Jane Tompkins and I have one thing in common: we both love westerns. What we do not share is her fanatical dedication to the genre. I read a Louis L’Amour to relax my mind and refresh my spirit; Tompkins is a professor at Duke University who studies L’Amour and Zane Grey and Elmore Leonard to find trends and deeper meanings in their writings. That’s what brought her to write “West of Everything: The Inner Life of Westerns.” She watches “High Noon” and “Shane” for hours on end, searching out what these popular films tell about the characters they portray and the culture of modern life they produced.

At its heart, a Western is “antilanguage,” Tompkins writes. “Doing, not talking, is what it values.” The men who make up the old west’s heroes do not have vast vocabularies purchased by costly degrees. They don’t read all that many books. The men in these stories speak sparely: “Turn the wagon. Tie ’em up short. Get up on the seat.” (Red River) “Take my horse. Good swimmer. Get it done, boy.” (Rio Grande)
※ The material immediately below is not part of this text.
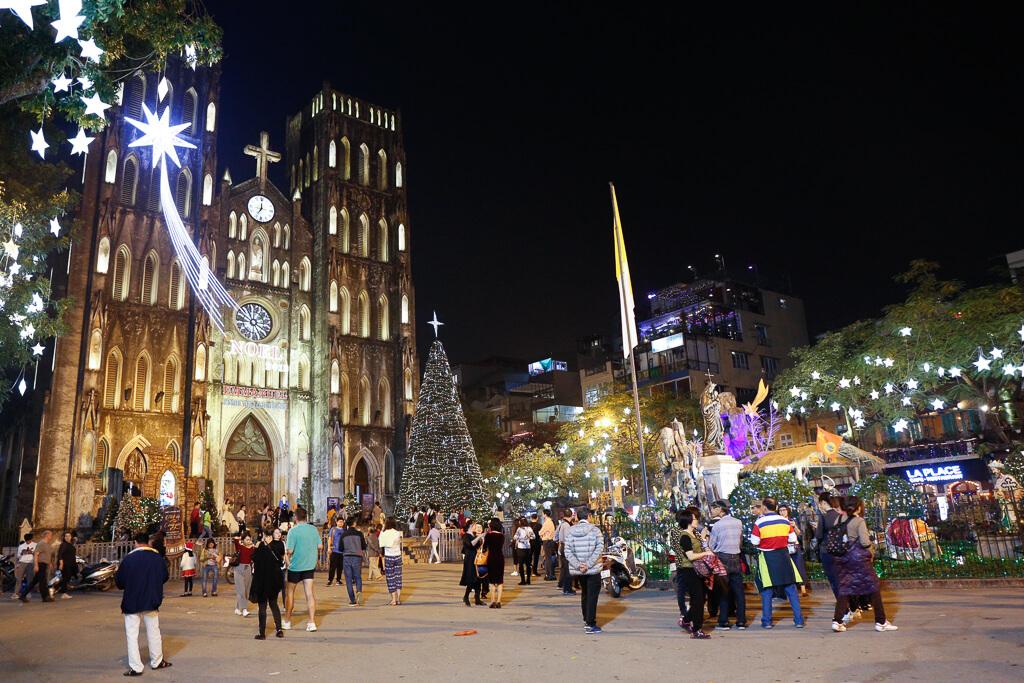 Nhà thờ lớn Hà Nội trong đêm Giáng Sinh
That may tell us something about Westerns, but for my money, it tells us a lot more about men. At the core of his being, a man trusts action rather than words. In fact, he is suspicious of a man whose livelihood is about words. That’s why preachers and politicians get short shrift in men’s stories. Which is fine with me, because even Scripture warns, “My little children, let us not love in words or in tongue, but in deed and in truth.” (I John 3:18) When you get a free hour, count the times in the Gospels where our Lord urges “doing” the will of God. That’s as opposed to talking about it, approving it, reading, hearing, thinking, reflecting, liking. “Just do it” was biblical long before it became commercial.

“Last summer my wife and I met a couple at a restaurant. After an enjoyable lunch, the women decided to go shopping, and I invited the man to go sailing. Later, while we were out on the water, a storm blew up. The tide had gone out, and we were downwind trying to work our way back through a narrow channel. At one point the boat grounded and we had to climb overboard and shove with all our might to get it back in deeper water. As my new friend stood there, ankle deep in muck, the wind blowing his hair wildly, rain streaming down his face, he grinned at me, and with unmistakable sincerity said, ‘Sure beats shopping!'” (From the Reader’s Digest, quoted by Jane Tompkins in “West of Everything.”)


The magazine that ran that story printed it among jokes and humorous tales which readers submit. But it’s no joke. It’s the way men are. Soaked to the skin, mired in mud, wind and rain beating down, they are having the time of their lives. Their hunting and fishing excursions across horrible roads into deep woods–which would be considered punishment to their wives–pumps more energy and adrenalin into their lives than a hundred good days at the office.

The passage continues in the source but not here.